Omit any picture, and return the remaining data exactly as written.

Records from a dataset:
--- START ---
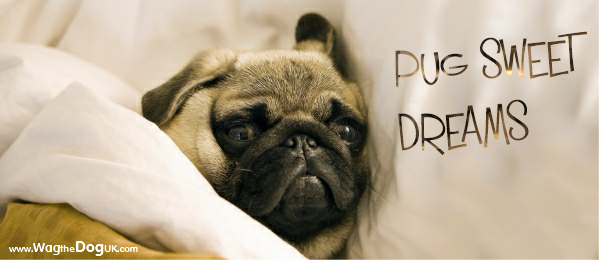 A Pug Lover's Dream And Cozy Gift Idea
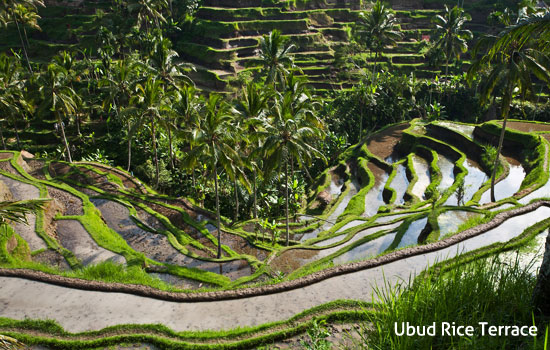 nugrahartaproperty.com - Bali Holiday: Which is Better Between Ubud or Canggu?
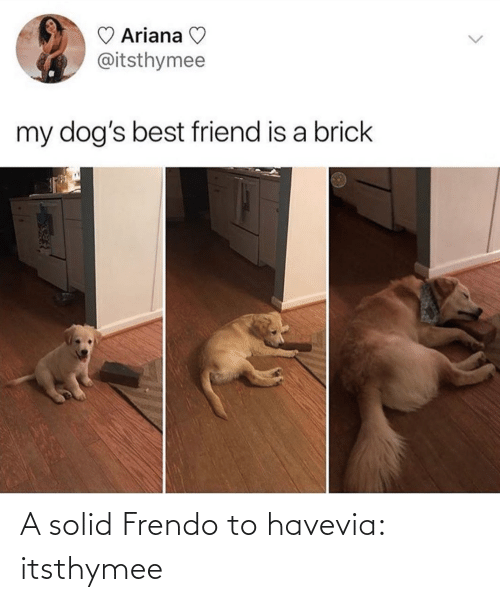 solid: A solid Frendo to havevia: itsthymee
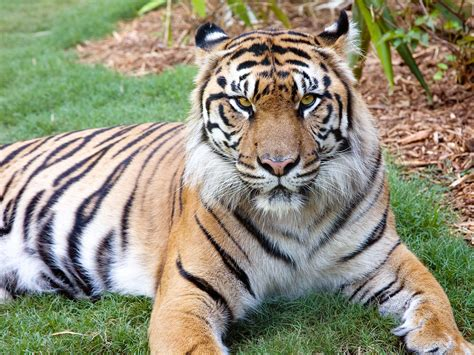 of tiger sumatran tiger zoo atlanta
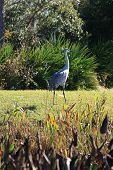 Florida Sandhill Crane In Natural Environment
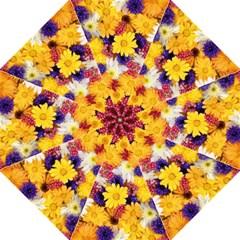Colorful Flowers Pattern Hook Handle Umbrellas (large) by BangZart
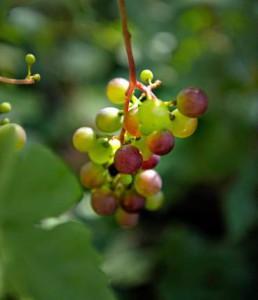 Vindruvor odlade av Odla med solen i Fisksätra Bilden är lånad från DN.se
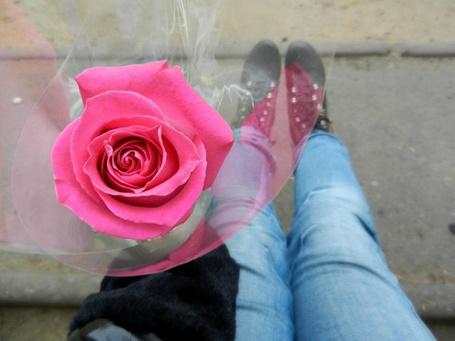 Фото У девушки в руке роза (© Julia_57), добавлено: 03.03.2013 11:50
--- END ---
> Expected output
 A Pug Lover's Dream And Cozy Gift Idea
 nugrahartaproperty.com - Bali Holiday: Which is Better Between Ubud or Canggu?
 solid: A solid Frendo to havevia: itsthymee
 of tiger sumatran tiger zoo atlanta
 Florida Sandhill Crane In Natural Environment
Colorful Flowers Pattern Hook Handle Umbrellas (large) by BangZart
 Vindruvor odlade av Odla med solen i Fisksätra Bilden är lånad från DN.se
 Фото У девушки в руке роза (© Julia_57), добавлено: 03.03.2013 11:50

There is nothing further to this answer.